Selective changes in thalamic and cortical GABAA receptor subunits in a model of acquired absence epilepsy in the rat

Neonatal treatment of Long–Evans Hooded rats with the cholesterol synthesis inhibitor (CSI) AY9944 has been shown to increase occurrence of spike-waves in EEG recordings and decrease benzodiazepines sensitivity of GABAA receptor-mediated responses in neurons from the thalamic reticular nuclei (nRt, Wu et al., 2004). The present experiments were designed to investigate the changes in the γ2 and α1 subunits of the GABAA receptor in CSI model rats as possible mechanisms of these changes.
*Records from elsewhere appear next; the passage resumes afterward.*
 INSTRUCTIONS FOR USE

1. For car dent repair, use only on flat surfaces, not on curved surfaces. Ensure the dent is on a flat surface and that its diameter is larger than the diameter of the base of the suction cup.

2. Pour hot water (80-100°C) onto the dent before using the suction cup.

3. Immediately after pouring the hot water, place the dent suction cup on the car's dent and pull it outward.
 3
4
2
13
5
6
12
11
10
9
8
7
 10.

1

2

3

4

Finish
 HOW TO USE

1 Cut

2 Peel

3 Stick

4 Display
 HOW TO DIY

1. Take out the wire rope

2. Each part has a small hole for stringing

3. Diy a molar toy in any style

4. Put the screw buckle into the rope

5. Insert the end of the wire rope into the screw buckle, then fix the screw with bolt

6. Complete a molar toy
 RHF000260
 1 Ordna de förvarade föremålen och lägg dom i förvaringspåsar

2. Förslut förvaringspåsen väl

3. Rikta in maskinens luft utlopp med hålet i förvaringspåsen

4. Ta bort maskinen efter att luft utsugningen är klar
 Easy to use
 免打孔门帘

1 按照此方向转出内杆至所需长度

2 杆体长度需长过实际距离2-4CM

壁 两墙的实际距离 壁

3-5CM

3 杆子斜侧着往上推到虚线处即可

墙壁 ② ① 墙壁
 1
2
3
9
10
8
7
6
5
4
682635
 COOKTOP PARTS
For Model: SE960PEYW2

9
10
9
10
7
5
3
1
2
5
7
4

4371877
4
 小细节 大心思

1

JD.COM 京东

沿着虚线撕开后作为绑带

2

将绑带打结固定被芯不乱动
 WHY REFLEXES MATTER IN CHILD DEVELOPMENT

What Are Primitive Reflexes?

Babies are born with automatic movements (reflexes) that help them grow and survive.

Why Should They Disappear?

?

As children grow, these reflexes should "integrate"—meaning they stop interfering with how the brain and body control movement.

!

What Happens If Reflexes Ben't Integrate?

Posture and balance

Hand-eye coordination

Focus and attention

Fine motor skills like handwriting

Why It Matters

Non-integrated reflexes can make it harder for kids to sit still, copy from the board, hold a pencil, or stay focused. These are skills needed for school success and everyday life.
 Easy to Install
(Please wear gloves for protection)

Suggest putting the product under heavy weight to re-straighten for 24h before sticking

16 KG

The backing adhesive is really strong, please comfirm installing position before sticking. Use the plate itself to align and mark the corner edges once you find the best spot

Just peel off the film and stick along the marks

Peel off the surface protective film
Western blot, immunohistochemistry and real-time PCR techniques were performed to measure the levels of GABAA receptor γ2 and α1 subunit transcripts and protein in the nRt and ventrobasal (VB) relay nuclei of thalamus and in somatosensory cortex. In CSI model animals, Western blot results showed that γ2 subunit expression significantly decreased in thalamus (control, n = 6: 0.17 ± 0.02 relative to actin vs. CSI model, n = 6: 0.11 ± 0.01, P < 0.05) but neither in cortex nor in hippocampal tissues. Conversely, α1 subunit expression decreased in CSI model somatosensory cortex, but not in nRt and VB. The present results demonstrate that neonatal block of cholesterol synthesis produces region- and subunit-specific decreases in GABAA receptor subunits in thalamus and cortex. Selective reductions in GABAA receptor subunits in thalamus may play a role in pathophysiology of absence epilepsy.